ABIR: Move Insurance Risk To Private Sector

May 24, 2014

In comments delivered at the Global Insurance Symposium, ABIR President Bradley Kading called for insurance risk to be moved from non-essential government insurance programs to the private sector, noting this was in the long term best interest of taxpayers and consumers.

“With the interest of pension funds, sovereign wealth funds and hedge funds in investing in insurance markets, it’s time for policymakers to take up the challenge and put this capital to work in downsizing non-essential government insurance programs,” Mr. Kading said.

“Government insurance programs expose taxpayers to assessment, debt and cross subsidies that benefit some at the expense of others. The National Flood Insurance Program with a debt of $24 billion is a poster child of what we should all seek to avoid.”

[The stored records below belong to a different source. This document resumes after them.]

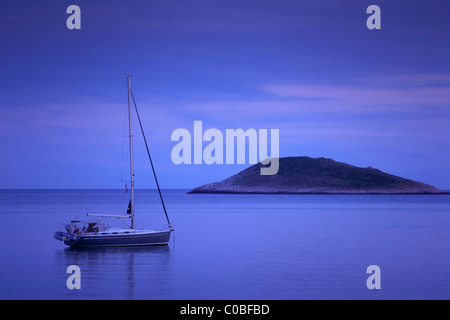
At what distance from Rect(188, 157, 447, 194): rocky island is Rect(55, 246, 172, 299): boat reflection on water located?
15130 centimetres

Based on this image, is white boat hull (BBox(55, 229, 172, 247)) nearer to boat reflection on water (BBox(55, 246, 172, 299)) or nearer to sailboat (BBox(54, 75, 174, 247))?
sailboat (BBox(54, 75, 174, 247))

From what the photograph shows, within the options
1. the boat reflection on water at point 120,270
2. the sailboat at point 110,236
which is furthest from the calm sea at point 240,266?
the sailboat at point 110,236

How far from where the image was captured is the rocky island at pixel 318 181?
174625 millimetres

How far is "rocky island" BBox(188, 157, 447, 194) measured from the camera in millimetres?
174625

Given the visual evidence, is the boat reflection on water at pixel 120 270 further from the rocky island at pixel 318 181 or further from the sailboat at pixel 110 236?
the rocky island at pixel 318 181

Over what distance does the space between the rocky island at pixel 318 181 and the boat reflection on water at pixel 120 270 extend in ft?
496

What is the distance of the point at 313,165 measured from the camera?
186 metres

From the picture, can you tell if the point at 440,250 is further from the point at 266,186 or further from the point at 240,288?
the point at 266,186

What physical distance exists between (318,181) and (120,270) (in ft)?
526

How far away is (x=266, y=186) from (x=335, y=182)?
20.7 metres

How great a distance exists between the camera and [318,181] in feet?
583

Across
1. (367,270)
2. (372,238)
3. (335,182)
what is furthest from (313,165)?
(367,270)

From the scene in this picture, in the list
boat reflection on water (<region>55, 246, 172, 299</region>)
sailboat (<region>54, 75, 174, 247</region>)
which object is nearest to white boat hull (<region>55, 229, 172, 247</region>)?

“Policymakers and regulators should systematically review government insurance programs and identify regulatory impediments to moving risk to private markets. Keep the essential programs, but shift risk gradually as private sector interest materializes,” Mr. Kading said, noting that US and global reinsurance regulation has largely allowed reinsurance markets to attract capital.

“Policymakers and insurance regulators should act to remove red tape that keeps insurance risk in residual markets,” he added.

The Association of Bermuda Insurers and Reinsurers [ABIR] represents 21 global commercial insurers and reinsurers which in 2013 collectively wrote $70 billion in global gross written premiums on a capital base of $95 billion.